Autor Wiadomość
Dora vel Eril
PostWysłany: Nie 13:47, 07 Sty 2007    Temat postu:

Czego ja nie moge o sobie powiedzieć <hahahaha>
agamare
PostWysłany: Sob 18:41, 25 Lis 2006    Temat postu:

Dora się przestraszyła Very Happy
Dora vel Eril
PostWysłany: Czw 17:18, 23 Lis 2006    Temat postu:

Io...
agamare
PostWysłany: Sob 9:59, 18 Lis 2006    Temat postu:

Wiem Razz
Ale czasami bywasz, przyznaj to Razz
Io
PostWysłany: Pią 20:39, 17 Lis 2006    Temat postu:

Spokojnie, ja bywam mało agresywna DD
agamare
PostWysłany: Czw 21:26, 16 Lis 2006    Temat postu:

Io napisał:
Khem, REi, Agamare xDD


Przepraszam!
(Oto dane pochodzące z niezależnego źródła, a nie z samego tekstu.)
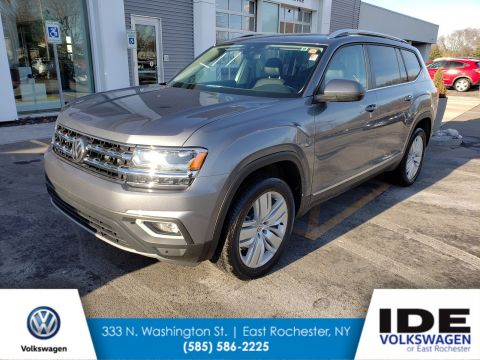 New 2019 Volkswagen Atlas 3.6L V6 SEL With Navigation & AWD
Przepraszam!!!
<podnosi ręce do góry>
Io
PostWysłany: Pią 16:58, 10 Lis 2006    Temat postu:

Khem, REi, Agamare xDD
A ja najbardziej Makoto xDD
agamare
PostWysłany: Pią 10:24, 10 Lis 2006    Temat postu:

Gdzie czeka...?
A najbardziej lubiłam Rai z Marsa! I Chibiusę!
Dora vel Eril
PostWysłany: Wto 18:05, 17 Paź 2006    Temat postu:

Wy tu o Czarodziejkach z księżyca gadacie a Narnia czeka!!!
Io
PostWysłany: Wto 9:49, 17 Paź 2006    Temat postu:

Mua, 'Czarodziejka..'. jest boska xDD. Pamiętam, jak uwielbiałam wgapiać się w te japońskie literki w początku xDD.
Nineve
PostWysłany: Nie 19:47, 15 Paź 2006    Temat postu:

Też oglądałam Czarodziejkę z Księżyca (jak większość moich rówieśnic chyba Very Happy).
agamare
PostWysłany: Sob 18:58, 14 Paź 2006    Temat postu:

Heh, Nineve, rozumiem, dla mnie takim misiem są "Czarodziejki z Księżyca", do dziś je uwielbiam! Smile
Dora vel Eril
PostWysłany: Sob 15:36, 14 Paź 2006    Temat postu:

Fakt, ale wtedy trzeba przypomnieć, że powsstawały inne filmy, które dysponowały trochę lepszymi efektami specjalnymi!!
Dora vel Eril
PostWysłany: Sob 15:34, 14 Paź 2006    Temat postu:

hahaha! A już o bobrach nie wspomne, i o Piotrze, który przypominał wiewiórke, i trzyma ręce z tyłu non stop. A jednak wspomniałam:D
Nineve
PostWysłany: Śro 22:19, 11 Paź 2006    Temat postu:

A ja będę bronić "Opowieści z Narnii" produkcji BBC. Przecież to dzięki nim rozpoczęła się moja przygoda z Narnią.
Pamiętam, jak oglądając je w ferie zimowe (były puszczane dość wcześnie rano w paśmie programów dla dzieci), nie mogłam oderwać oczu od telewizora.
To prawda, efekty specjalne wydają się obecnie dość żenujące. Ale filmy te powstały przecież w latach 1988-1990! Nie dysponowano wówczas obecną techniką! Stworzenie samego Aslana było w tamtych czasach ogromnym osiągnięciem.
I żaden obecny film nie odbierze temu filmowi sentymentu, jaki czuje do niego wielu ludzi. Może będzie to wam trudno zrozumieć, ale myślę, że moi równolatkowie wiedzieliby, o co mi się rozchodzi (jestem od was nieco starsza). Chodzi mianowicie o pewien rodzaj przywiązania do tego, co może nie jest idealne, ale to kochamy. Coś jak stary, ukochany miś z dzieciństwa.